● HOW TO COMPLETE THIS TASK
Would you transcribe all of the data exactly, down to the last character?

(Stored data)
--- START ---

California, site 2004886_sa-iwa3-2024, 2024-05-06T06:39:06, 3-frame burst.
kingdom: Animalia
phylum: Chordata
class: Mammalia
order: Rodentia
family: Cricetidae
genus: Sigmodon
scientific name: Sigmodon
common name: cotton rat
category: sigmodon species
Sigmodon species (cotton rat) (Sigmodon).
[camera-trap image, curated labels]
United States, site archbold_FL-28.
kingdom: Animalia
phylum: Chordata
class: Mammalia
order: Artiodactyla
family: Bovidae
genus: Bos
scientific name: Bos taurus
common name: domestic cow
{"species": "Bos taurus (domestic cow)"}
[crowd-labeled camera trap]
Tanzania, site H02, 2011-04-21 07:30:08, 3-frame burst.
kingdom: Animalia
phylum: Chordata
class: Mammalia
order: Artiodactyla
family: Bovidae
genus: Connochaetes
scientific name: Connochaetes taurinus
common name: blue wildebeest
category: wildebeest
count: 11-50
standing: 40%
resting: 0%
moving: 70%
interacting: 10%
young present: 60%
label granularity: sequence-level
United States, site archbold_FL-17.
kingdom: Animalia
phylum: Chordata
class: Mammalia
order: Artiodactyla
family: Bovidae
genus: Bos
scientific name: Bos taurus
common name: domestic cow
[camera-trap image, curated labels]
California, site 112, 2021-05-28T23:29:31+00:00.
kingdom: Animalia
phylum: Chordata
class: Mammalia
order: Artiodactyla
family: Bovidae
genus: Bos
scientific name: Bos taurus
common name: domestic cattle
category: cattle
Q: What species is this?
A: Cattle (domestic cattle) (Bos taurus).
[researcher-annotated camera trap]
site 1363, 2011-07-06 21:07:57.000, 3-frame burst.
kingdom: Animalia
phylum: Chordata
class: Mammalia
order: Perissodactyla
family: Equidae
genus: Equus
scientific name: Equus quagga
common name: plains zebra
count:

--- END ---

● WRITTEN ANSWER
California, site 2004886_sa-iwa3-2024, 2024-05-06T06:39:06, 3-frame burst.
kingdom: Animalia
phylum: Chordata
class: Mammalia
order: Rodentia
family: Cricetidae
genus: Sigmodon
scientific name: Sigmodon
common name: cotton rat
category: sigmodon species
Sigmodon species (cotton rat) (Sigmodon).
[camera-trap image, curated labels]
United States, site archbold_FL-28.
kingdom: Animalia
phylum: Chordata
class: Mammalia
order: Artiodactyla
family: Bovidae
genus: Bos
scientific name: Bos taurus
common name: domestic cow
{"species": "Bos taurus (domestic cow)"}
[crowd-labeled camera trap]
Tanzania, site H02, 2011-04-21 07:30:08, 3-frame burst.
kingdom: Animalia
phylum: Chordata
class: Mammalia
order: Artiodactyla
family: Bovidae
genus: Connochaetes
scientific name: Connochaetes taurinus
common name: blue wildebeest
category: wildebeest
count: 11-50
standing: 40%
resting: 0%
moving: 70%
interacting: 10%
young present: 60%
label granularity: sequence-level
United States, site archbold_FL-17.
kingdom: Animalia
phylum: Chordata
class: Mammalia
order: Artiodactyla
family: Bovidae
genus: Bos
scientific name: Bos taurus
common name: domestic cow
[camera-trap image, curated labels]
California, site 112, 2021-05-28T23:29:31+00:00.
kingdom: Animalia
phylum: Chordata
class: Mammalia
order: Artiodactyla
family: Bovidae
genus: Bos
scientific name: Bos taurus
common name: domestic cattle
category: cattle
Q: What species is this?
A: Cattle (domestic cattle) (Bos taurus).
[researcher-annotated camera trap]
site 1363, 2011-07-06 21:07:57.000, 3-frame burst.
kingdom: Animalia
phylum: Chordata
class: Mammalia
order: Perissodactyla
family: Equidae
genus: Equus
scientific name: Equus quagga
common name: plains zebra
count:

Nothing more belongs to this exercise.